**SOURCE EXCERPT**
I've read a bit about the eNable, it appeals to my scientific interests and looks not altogether impossible to DIY.

I haven't read anything on the 'tri-foil' - I thought perhaps it was proprietary to planet10 or something ?


not in the sense of legally protected "tri-foil" is Dave's designation for the pattern discernible in this group photo of a batch of drivers part way through the full monty process

An externally hosted image should be here but it was not working when we last tested it.


DIYer's can contact Dave directly for details of materials and application techniques. It is not random or chosen for visual aesthetics.

This treatment helps considerably to tame the upper midrange resonances exhibited by both the FE126 and FE127, but is only a baby step compared to what is achieved with the full EnABL process.
 
pour carpenters glue on the side of the box, spread it uniformly all over the surface with a paint scraper. Cut a slightly oversized piece of veneer and lay on top. use a stiff BR port tube (!) as a roller to go all over the surface. Put a large piece of smooth plywood on top and load it down with two sacks of cement. Leave for half-an hour and ... elongated bubbles along one edge, some general unevenness.

I have since found a video on me-tube showing a guy who coats the veneer and the workpiece with a thin layer of carpenters glue and lets it dry. Then he uses a hot clothes iron to press the veneer into place. I didn't know you could do this with carpenters glue so I plan to try this tonight on a scrap piece of wood.
 
Bigun said:
pour carpenters glue on the side of the box, spread it uniformly all over the surface with a paint scraper. Cut a slightly oversized piece of veneer and lay on top. use a stiff BR port tube (!) as a roller to go all over the surface. Put a large piece of smooth plywood on top and load it down with two sacks of cement. Leave for half-an hour and ... elongated bubbles along one edge, some general unevenness.

**SUPPLIED ENTRIES**
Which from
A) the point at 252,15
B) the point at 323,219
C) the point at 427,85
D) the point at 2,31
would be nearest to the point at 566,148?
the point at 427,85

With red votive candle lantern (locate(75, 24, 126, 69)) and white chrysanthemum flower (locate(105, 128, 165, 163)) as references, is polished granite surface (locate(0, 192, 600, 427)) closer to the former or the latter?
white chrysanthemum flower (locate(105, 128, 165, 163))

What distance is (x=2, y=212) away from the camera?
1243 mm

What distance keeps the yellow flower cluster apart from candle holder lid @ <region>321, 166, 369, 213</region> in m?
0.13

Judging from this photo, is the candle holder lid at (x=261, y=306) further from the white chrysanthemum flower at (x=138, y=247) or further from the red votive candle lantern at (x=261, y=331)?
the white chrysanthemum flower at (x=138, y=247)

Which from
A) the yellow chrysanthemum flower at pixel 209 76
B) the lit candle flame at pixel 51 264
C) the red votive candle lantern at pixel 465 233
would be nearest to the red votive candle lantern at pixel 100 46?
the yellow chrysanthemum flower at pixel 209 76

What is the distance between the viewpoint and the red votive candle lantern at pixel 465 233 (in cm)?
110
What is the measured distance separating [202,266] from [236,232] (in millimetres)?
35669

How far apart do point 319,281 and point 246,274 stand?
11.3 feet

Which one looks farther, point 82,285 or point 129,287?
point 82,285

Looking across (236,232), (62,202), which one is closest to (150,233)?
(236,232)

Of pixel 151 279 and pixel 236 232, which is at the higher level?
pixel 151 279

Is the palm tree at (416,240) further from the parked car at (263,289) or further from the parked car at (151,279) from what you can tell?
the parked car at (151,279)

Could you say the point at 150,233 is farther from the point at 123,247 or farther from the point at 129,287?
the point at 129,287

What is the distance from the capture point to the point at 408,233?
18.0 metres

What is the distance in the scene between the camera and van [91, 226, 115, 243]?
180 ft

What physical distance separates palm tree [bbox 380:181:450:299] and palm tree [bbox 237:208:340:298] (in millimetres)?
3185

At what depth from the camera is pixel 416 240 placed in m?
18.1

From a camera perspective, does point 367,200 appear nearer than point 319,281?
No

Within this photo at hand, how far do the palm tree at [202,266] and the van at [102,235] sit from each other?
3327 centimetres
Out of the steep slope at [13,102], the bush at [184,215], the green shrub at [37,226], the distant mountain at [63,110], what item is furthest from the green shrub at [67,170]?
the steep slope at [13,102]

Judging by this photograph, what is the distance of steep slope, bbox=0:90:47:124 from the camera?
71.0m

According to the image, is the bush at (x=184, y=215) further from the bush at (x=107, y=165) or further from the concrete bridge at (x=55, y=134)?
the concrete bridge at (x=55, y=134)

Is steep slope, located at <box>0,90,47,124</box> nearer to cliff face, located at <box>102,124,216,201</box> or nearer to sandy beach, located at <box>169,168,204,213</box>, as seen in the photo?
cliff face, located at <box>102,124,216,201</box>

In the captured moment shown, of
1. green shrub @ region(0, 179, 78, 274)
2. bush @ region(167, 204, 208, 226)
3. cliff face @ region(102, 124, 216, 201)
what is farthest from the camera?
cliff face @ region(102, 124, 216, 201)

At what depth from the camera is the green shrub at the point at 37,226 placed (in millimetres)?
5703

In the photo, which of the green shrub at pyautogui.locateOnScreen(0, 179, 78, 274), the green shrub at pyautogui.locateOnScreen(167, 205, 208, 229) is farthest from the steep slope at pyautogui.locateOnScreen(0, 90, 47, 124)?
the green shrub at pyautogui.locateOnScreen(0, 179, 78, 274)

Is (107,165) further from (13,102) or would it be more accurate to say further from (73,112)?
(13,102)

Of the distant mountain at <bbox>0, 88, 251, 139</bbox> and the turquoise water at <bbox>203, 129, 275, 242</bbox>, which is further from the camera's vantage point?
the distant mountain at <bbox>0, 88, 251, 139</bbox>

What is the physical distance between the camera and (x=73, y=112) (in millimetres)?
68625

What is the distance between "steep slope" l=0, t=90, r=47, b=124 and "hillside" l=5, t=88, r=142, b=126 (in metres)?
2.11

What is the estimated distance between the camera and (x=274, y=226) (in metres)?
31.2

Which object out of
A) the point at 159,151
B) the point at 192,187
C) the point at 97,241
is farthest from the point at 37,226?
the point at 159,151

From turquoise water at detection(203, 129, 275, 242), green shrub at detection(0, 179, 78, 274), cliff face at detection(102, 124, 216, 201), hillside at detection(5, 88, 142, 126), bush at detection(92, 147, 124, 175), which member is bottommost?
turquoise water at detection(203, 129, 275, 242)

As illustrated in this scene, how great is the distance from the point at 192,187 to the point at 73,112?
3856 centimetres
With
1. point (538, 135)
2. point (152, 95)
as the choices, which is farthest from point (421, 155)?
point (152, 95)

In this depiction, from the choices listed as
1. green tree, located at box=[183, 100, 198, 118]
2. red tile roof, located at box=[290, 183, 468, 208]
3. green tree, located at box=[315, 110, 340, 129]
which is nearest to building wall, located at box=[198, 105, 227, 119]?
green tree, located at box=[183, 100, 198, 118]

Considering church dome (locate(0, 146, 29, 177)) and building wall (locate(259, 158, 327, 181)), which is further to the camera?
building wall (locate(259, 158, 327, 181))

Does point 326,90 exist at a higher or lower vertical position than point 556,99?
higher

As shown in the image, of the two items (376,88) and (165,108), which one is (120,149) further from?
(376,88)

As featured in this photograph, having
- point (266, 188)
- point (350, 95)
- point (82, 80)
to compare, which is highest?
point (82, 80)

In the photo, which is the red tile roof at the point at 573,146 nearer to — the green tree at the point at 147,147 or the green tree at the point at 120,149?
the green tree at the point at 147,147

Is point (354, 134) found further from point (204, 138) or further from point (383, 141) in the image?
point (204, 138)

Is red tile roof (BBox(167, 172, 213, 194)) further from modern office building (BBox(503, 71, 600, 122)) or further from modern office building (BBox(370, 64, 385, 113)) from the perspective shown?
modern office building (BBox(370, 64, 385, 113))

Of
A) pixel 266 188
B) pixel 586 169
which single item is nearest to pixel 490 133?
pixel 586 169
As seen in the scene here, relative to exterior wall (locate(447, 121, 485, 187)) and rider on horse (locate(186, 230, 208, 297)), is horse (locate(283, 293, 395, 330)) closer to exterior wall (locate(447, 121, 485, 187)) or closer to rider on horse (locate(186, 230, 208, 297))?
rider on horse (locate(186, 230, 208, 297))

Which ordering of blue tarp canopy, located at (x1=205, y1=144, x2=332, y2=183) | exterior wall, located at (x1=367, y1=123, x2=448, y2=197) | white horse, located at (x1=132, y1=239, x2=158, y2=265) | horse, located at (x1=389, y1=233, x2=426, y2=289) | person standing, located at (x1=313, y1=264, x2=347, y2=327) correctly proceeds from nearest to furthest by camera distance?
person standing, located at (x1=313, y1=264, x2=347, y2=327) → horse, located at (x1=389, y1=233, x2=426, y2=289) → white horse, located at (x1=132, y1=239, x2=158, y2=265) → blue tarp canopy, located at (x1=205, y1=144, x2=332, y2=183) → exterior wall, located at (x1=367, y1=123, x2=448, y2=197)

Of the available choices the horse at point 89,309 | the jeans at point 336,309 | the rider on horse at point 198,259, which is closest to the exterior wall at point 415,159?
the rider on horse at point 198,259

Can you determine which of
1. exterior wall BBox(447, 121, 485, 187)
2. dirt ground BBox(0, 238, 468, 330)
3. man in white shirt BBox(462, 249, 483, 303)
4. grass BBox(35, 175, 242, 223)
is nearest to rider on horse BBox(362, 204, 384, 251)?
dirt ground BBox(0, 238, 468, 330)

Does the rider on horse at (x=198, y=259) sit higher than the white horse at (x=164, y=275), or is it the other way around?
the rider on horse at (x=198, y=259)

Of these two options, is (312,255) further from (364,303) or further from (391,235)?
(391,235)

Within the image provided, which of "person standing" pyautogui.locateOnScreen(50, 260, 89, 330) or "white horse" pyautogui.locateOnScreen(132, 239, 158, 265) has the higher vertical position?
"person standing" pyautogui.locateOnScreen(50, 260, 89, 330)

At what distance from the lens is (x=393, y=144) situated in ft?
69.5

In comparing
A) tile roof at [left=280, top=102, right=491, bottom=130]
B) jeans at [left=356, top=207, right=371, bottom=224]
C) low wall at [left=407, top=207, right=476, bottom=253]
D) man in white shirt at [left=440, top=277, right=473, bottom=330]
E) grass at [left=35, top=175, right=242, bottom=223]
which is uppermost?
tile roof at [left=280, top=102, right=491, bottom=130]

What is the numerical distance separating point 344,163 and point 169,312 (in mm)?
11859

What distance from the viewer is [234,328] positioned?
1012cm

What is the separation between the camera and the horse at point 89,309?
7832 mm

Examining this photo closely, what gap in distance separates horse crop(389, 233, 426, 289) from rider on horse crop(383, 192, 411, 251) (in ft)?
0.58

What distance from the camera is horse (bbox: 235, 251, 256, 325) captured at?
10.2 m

**DIRECTIONS**
A – Rewrite the paragraph in the forum excerpt that begins "I have since found a video" as a shorter version that keeps its main facts.
B – Retype the forum excerpt from "I haven't read" to "full EnABL process.".

**SOLVED PROBLEMS**
A – The writer found a video of a man who coats both the veneer and the workpiece with a thin layer of carpenters glue, lets it dry, and then presses the veneer into place with a hot clothes iron. The writer didn't know carpenters glue could be used this way and plans to try it tonight on a scrap piece of wood.

B –
I haven't read anything on the 'tri-foil' - I thought perhaps it was proprietary to planet10 or something ?


not in the sense of legally protected "tri-foil" is Dave's designation for the pattern discernible in this group photo of a batch of drivers part way through the full monty process

An externally hosted image should be here but it was not working when we last tested it.


DIYer's can contact Dave directly for details of materials and application techniques. It is not random or chosen for visual aesthetics.

This treatment helps considerably to tame the upper midrange resonances exhibited by both the FE126 and FE127, but is only a baby step compared to what is achieved with the full EnABL process.